Наши взаимные препирательства ничего не дают. Сижу рядом с переправой, размышляю, что делать. Куда же мне теперь податься? Не возвращаться же в Саратов. Проходит час, другой, третий... Сколько времени пришлось бы мне быть в таком положении, не знаю. Спас топливозаправщик с номерным знаком нашей бригады. Водитель охотно пустил меня в кабину, и скоро мы были на правобережье.

В развалинах одного из домов недалеко от реки Царицы я нашел батальонного комиссара Павла Илларионовича Ермакова — доброго, чуткого, внимательного человека. Ермаков тепло поздоровался со мной, спросил о самочувствии, о том, где лечился, зарубцевались ли раны и как добрался до бригады.

= Задание A =
Как дословно звучит фрагмент отрывка от слов «Наши взаимные препирательства» до слов «добрался до бригады.»? Процитируйте его.

Записи с рассуждениями о сценах:
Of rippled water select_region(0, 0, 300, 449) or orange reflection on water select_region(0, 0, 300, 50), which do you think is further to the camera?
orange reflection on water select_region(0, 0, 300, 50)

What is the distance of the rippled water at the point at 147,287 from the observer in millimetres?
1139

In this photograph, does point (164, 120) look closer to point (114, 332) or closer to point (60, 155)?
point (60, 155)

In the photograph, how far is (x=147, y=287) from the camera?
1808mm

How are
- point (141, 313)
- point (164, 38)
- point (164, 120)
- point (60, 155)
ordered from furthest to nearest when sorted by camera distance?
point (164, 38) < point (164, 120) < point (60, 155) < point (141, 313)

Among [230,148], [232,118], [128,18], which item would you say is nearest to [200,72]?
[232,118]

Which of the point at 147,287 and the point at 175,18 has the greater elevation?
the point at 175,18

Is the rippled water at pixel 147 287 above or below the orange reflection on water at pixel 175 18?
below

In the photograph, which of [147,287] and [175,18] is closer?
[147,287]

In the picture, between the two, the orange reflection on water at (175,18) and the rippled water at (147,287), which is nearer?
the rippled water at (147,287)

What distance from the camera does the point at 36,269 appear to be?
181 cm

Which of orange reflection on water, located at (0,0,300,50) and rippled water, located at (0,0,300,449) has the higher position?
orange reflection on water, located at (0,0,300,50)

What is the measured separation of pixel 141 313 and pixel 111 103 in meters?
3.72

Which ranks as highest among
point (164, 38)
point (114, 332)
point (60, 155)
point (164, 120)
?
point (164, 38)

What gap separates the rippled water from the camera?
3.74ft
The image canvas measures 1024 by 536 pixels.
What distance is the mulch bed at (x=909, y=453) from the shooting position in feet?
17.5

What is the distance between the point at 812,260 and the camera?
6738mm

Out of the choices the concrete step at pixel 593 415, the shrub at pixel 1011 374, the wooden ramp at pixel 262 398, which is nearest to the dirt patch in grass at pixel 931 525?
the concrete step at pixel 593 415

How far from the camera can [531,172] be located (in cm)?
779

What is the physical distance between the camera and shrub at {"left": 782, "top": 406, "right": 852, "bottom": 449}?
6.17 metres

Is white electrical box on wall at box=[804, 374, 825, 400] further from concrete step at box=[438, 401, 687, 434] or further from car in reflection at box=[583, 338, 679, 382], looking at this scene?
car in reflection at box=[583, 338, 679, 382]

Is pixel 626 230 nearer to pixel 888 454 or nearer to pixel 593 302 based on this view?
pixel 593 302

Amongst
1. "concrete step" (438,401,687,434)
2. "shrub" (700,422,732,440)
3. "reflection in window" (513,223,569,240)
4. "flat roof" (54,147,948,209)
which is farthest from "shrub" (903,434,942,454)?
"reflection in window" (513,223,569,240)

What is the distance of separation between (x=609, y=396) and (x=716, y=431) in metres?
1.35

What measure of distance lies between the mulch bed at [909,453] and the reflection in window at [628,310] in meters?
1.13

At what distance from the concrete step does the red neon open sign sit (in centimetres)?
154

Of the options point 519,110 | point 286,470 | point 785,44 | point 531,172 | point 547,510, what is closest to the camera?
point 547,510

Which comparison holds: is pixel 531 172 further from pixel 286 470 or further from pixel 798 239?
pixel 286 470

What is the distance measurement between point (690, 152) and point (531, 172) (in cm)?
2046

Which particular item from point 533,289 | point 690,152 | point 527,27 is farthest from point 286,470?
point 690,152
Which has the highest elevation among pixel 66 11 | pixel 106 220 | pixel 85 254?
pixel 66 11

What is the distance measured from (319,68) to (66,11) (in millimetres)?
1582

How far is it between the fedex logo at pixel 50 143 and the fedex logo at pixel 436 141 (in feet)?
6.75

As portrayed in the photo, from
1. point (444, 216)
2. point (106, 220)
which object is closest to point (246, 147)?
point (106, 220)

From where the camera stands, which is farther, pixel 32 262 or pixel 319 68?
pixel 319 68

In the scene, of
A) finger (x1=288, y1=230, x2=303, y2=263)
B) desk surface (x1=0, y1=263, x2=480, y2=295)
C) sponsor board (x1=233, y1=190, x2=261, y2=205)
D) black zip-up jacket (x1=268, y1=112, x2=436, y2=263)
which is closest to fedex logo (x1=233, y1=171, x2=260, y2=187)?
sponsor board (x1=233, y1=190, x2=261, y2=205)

= Задание B =
Сколько строк в записях содержат слово «highest»? Посчитайте с учетом регистра и укажите только число.

= Письменный ответ A =
Наши взаимные препирательства ничего не дают. Сижу рядом с переправой, размышляю, что делать. Куда же мне теперь податься? Не возвращаться же в Саратов. Проходит час, другой, третий... Сколько времени пришлось бы мне быть в таком положении, не знаю. Спас топливозаправщик с номерным знаком нашей бригады. Водитель охотно пустил меня в кабину, и скоро мы были на правобережье.

В развалинах одного из домов недалеко от реки Царицы я нашел батальонного комиссара Павла Илларионовича Ермакова — доброго, чуткого, внимательного человека. Ермаков тепло поздоровался со мной, спросил о самочувствии, о том, где лечился, зарубцевались ли раны и как добрался до бригады.

= Письменный ответ B =
2